Beclonato® é uma associação de ésteres de betametasona que produz efeito antiinflamatório e anti-reumático. A atividade terapêutica imediata é fornecida pelo éster solúvel, fosfato dissódico de betametasona, o qual é rapidamente absorvido após a injeção. A atividade prolongada é promovida pelo dipropionato de betametasona que, por ser de absorção lenta, controla os sintomas durante longo período. O tamanho reduzido do cristal de dipropionato de betametasona permite o uso de agulha de fino calibre (até calibre 26) para administração intradérmica e intralesional. Beclonato® é uma suspensão aquosa injetável estéril de dipropionato de betametasona e fosfato dissódico de betametasona. Cada mL de Beclonato® contém 5mg de betametasona como dipropionato e 2mg de betametasona como fosfato dissódico, em veículo estéril tamponado e conservado.

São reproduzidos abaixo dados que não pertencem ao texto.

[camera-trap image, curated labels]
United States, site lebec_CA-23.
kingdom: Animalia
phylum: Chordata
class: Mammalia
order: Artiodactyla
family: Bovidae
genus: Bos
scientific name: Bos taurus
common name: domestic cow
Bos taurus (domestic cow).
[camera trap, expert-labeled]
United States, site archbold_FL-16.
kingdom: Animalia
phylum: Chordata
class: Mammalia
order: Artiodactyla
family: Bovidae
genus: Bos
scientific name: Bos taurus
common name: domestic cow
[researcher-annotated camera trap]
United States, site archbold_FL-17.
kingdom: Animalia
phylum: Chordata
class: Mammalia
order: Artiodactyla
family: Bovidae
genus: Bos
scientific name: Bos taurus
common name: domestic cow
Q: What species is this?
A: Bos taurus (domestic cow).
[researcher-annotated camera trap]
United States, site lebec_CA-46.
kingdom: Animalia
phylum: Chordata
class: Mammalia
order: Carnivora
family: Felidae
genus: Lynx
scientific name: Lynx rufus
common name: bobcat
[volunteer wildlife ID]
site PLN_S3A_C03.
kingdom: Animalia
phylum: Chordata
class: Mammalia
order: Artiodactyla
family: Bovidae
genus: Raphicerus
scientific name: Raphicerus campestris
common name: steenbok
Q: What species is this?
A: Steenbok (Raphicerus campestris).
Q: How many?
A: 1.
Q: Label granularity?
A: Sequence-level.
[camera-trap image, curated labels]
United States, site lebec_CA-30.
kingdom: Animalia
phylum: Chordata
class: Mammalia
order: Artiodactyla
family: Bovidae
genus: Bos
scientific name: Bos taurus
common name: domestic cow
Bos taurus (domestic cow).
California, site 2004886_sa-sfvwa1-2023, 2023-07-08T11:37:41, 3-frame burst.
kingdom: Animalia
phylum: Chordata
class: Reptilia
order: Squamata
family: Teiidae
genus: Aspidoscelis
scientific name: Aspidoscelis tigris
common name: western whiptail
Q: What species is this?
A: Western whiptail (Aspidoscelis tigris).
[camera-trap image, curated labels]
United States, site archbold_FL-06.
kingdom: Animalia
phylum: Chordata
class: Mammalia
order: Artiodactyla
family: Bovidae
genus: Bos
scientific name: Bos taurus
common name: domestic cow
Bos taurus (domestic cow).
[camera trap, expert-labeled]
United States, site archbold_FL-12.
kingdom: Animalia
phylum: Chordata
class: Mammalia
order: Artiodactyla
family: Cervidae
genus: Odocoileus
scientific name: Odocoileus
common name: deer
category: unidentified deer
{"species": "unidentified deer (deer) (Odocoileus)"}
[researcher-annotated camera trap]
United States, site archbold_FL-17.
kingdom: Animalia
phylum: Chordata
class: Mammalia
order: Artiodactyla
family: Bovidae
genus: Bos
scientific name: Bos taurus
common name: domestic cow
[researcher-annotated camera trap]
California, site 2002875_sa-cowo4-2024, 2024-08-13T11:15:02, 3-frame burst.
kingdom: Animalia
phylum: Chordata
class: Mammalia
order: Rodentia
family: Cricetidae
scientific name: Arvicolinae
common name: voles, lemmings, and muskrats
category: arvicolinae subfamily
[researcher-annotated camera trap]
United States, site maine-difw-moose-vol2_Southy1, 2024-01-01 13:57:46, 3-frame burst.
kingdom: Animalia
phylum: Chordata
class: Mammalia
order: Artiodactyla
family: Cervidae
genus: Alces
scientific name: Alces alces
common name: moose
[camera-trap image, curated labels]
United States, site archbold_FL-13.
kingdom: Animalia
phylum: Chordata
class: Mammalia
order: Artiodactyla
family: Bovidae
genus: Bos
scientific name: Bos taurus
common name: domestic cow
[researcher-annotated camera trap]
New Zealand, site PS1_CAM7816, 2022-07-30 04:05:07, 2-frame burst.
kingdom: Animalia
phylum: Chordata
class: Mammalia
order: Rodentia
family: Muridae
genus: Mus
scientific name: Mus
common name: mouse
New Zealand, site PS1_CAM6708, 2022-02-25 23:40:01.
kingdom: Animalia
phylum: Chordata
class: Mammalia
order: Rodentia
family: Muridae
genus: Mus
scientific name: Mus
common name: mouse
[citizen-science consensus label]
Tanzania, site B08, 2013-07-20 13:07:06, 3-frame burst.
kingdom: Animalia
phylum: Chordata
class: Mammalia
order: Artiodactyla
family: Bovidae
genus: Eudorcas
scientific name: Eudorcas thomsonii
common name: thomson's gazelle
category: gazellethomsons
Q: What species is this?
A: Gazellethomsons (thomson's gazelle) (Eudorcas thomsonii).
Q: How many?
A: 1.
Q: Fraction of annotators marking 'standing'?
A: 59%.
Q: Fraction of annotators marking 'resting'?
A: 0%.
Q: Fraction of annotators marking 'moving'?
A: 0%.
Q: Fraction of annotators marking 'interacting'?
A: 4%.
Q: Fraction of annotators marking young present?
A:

Os glicocorticoides, como a betametasona, causam profundos e variados efeitos metabólicos e modificam a resposta imunológica do organismo a diversos estímulos. A betametasona possui grande atividade glicocorticoide e pequena atividade mineralocorticoide.

INDICAÇÕ®ES

Beclonato® está indicado para o tratamento de doenças agudas e crônicas responsivas aos corticoides. A terapia hormonal corticosteroide é coadjuvante e não substitui a terapêutica convencional.

Alterações osteomusculares e de tecidos moles – Artrite reumatoide, osteoartrite, bursite, espondilite anquilosante, epicondilite, radiculite, coccidinia, ciática, lumbago, torcicolo, cisto ganglionar, exostose, fascite. Condições alérgicas – Asma brônquica crônica (inclusive terapia adjuvante para o estado de mal asmático), febre-do-feno, edema angioneurótico, bronquite alérgica, rinite alérgica sazonal ou perene, reações medicamentosas, doença do sono, picadas de insetos.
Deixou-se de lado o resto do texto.